=== Data for processing ===

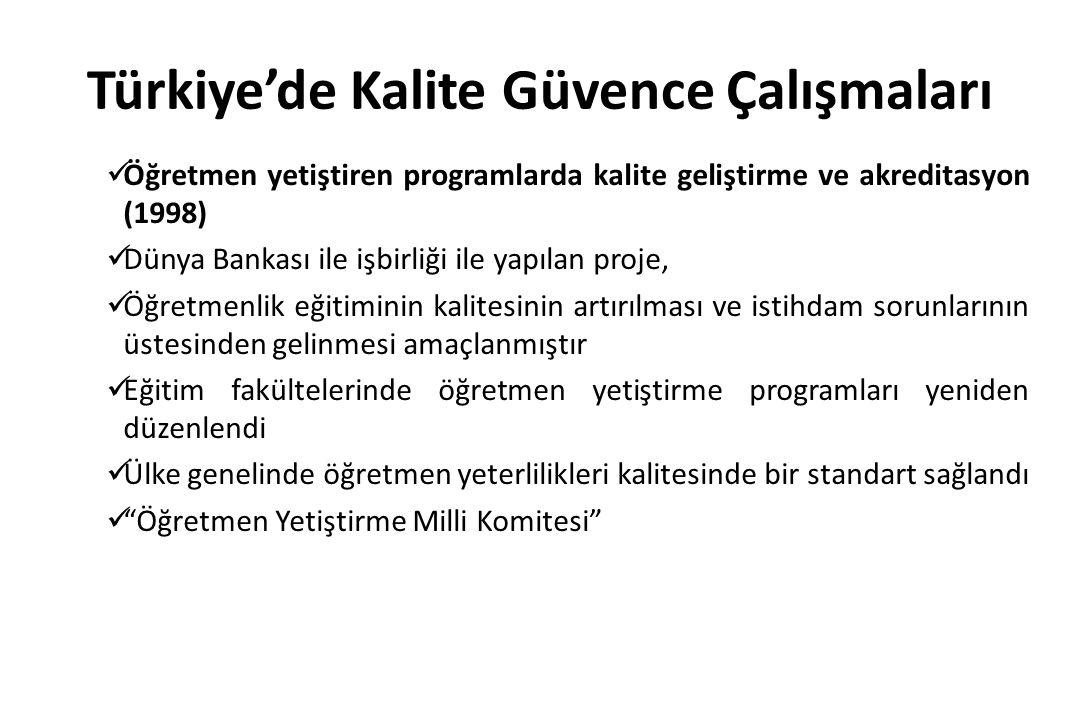 Türkiye'de Kalite Güvence Çalışmaları Öğretmen yetiştiren programlarda kalite geliştirme ve akreditasyon (1998) Dünya Bankası ile işbirliği ile yapıla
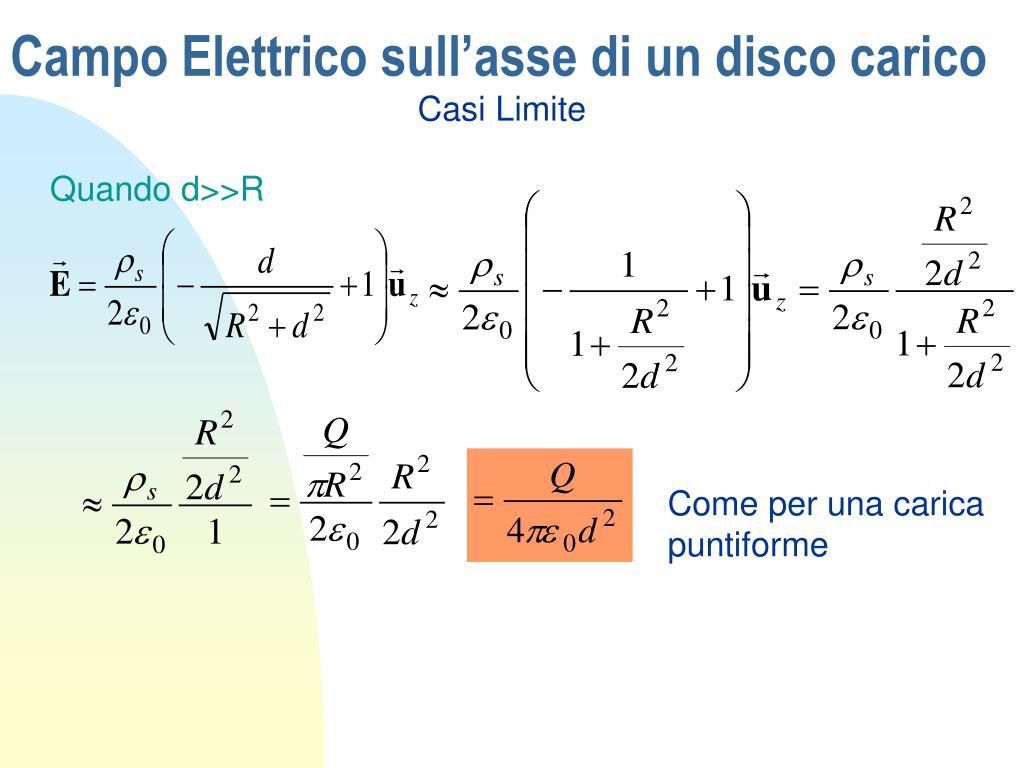 Campo Elettrico sull'asse di un disco carico
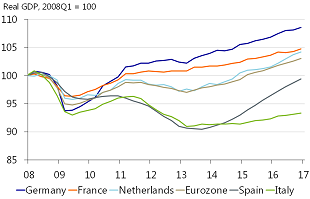Figure 2: France recovered fast after the crisis, only to stagnate later on
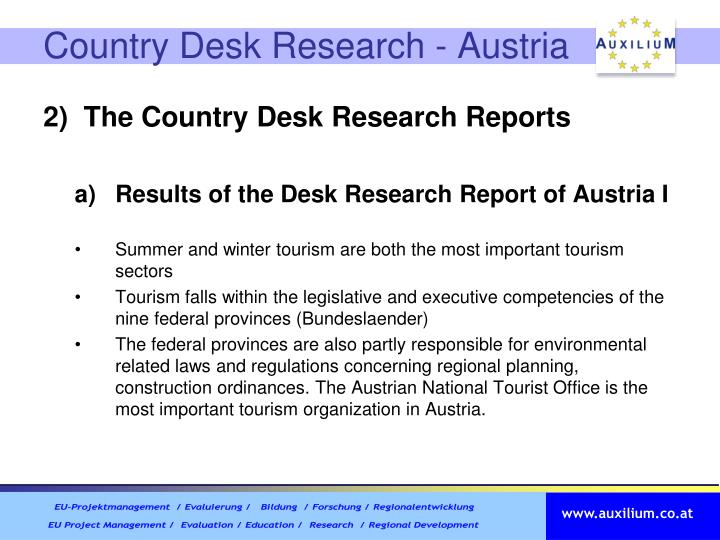Country Desk Research - Austria
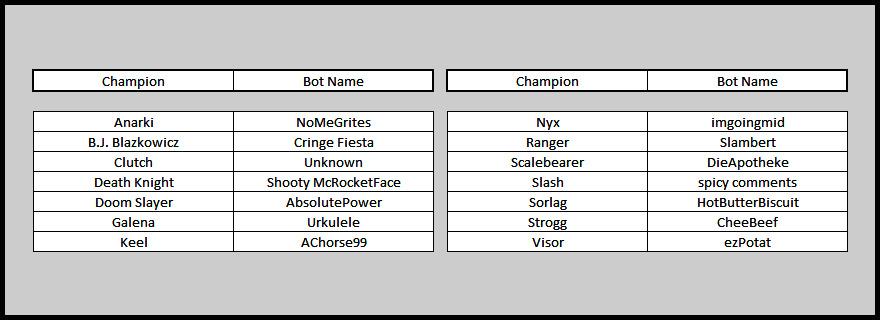 The Corvid Review - Quake Champions - bot list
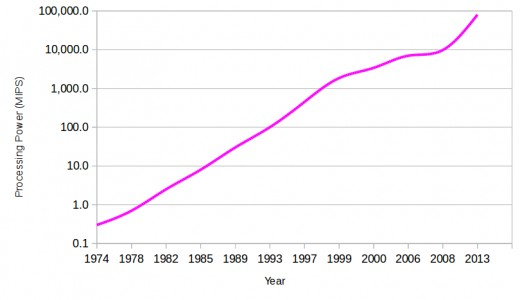 Progress of Intel's chips since 1974 (Pentium M is excluded from the graph). Notice the hiccups over the last decade. The technique is running up to fundamental borders. Moore's Law will break in 2020 for the Intel chips.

===

Give every record again exactly, apart from the pictures, which stay out.

Final answer →
 Türkiye'de Kalite Güvence Çalışmaları Öğretmen yetiştiren programlarda kalite geliştirme ve akreditasyon (1998) Dünya Bankası ile işbirliği ile yapıla
 Campo Elettrico sull'asse di un disco carico
Figure 2: France recovered fast after the crisis, only to stagnate later on
Country Desk Research - Austria
 The Corvid Review - Quake Champions - bot list
 Progress of Intel's chips since 1974 (Pentium M is excluded from the graph). Notice the hiccups over the last decade. The technique is running up to fundamental borders. Moore's Law will break in 2020 for the Intel chips.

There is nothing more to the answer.